The quality issue could be another differentiator. The National Quality Forum has endorsed palliative and end-of-life measures. In addition, hospice providers are required to submit a "Quality Data Submission Form" to report quality data pertaining to at least three quality indicators related to patient care. As these evolve, as with other quality measures, they will be part of the “shopping list” that consumers and referral sources research so getting ahead of quality and incorporating quality messages into conversations now could be beneficial.

A Bigger Idea

Community talks are important steps in starting the conversation around end-of-life care and wishes, which in turn presents the opportunity to talk about services and benefits. Once engaged the consumer always wants to learn more.

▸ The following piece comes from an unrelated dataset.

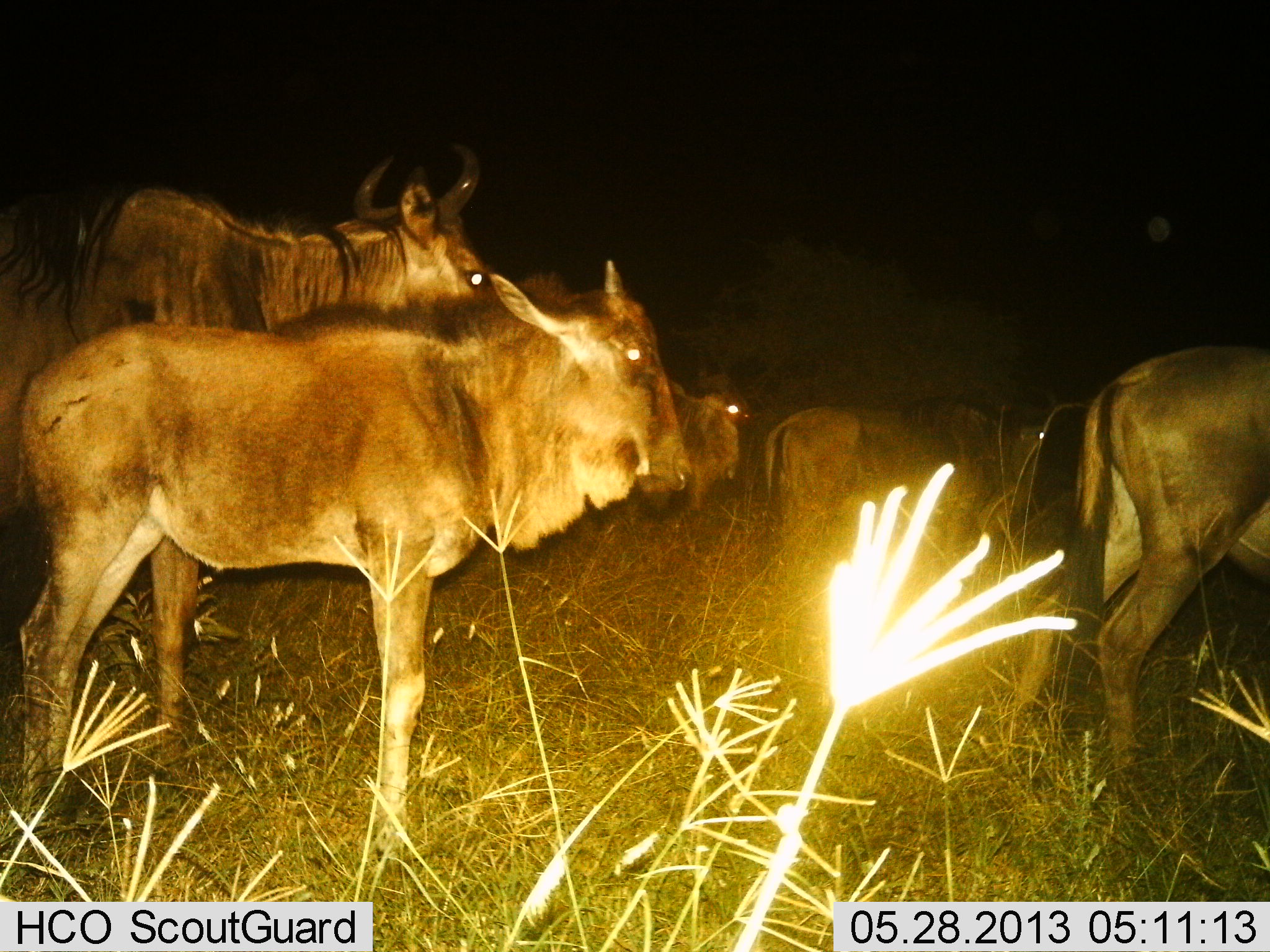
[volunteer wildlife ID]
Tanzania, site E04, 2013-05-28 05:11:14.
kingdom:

Go one better. Take this up several notches by having a campaign, complete with “thermometer” or other measurement tool that becomes a community drive to have people complete advance directives to include living wills and medical power of attorney.

Structured like a United Way Campaign or other fundraising campaign, you can include faith-based organizations, employers/worksites in the county, senior centers/programs, and civic organizations. And the media would become a partner as well. First, start a drive to have all of your employees complete these important directives.

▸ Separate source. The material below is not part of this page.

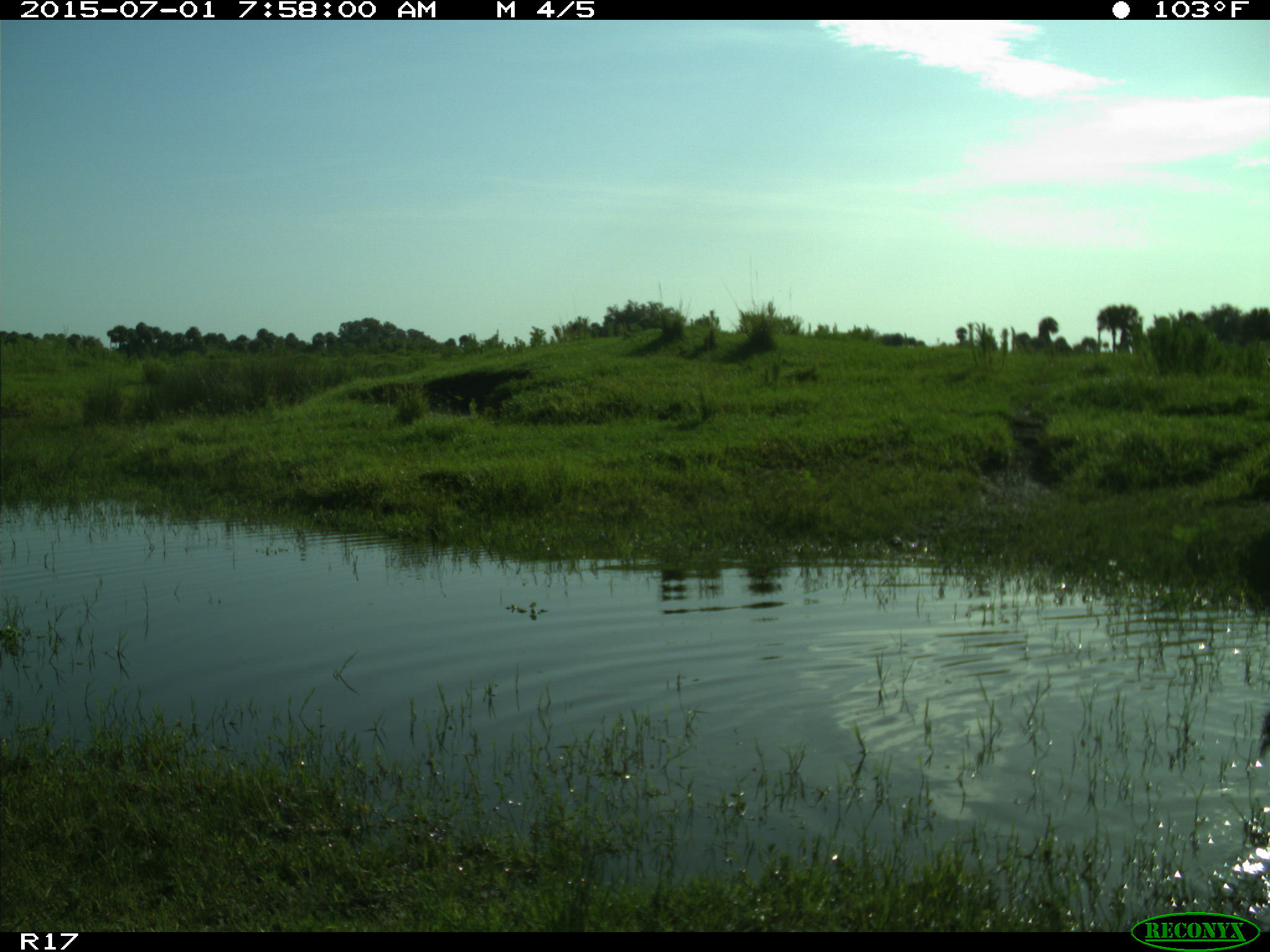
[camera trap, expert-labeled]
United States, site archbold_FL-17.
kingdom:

Five Questions and Five Wishes

Start with questions from Alexandra Drane's and her Engage With Grace: The One Slide Project. She poses five questions that you can answer for yourself online and use to help caregivers get the conversation started with their loved ones.

Then move on and consider utilizing the Five Wishes document as the tool for completing advanced directives. It is recognized in most states as a legal document.

By in some ways back-dooring the hospice conversation, you develop an effective social media and marketing strategy for your hospice services.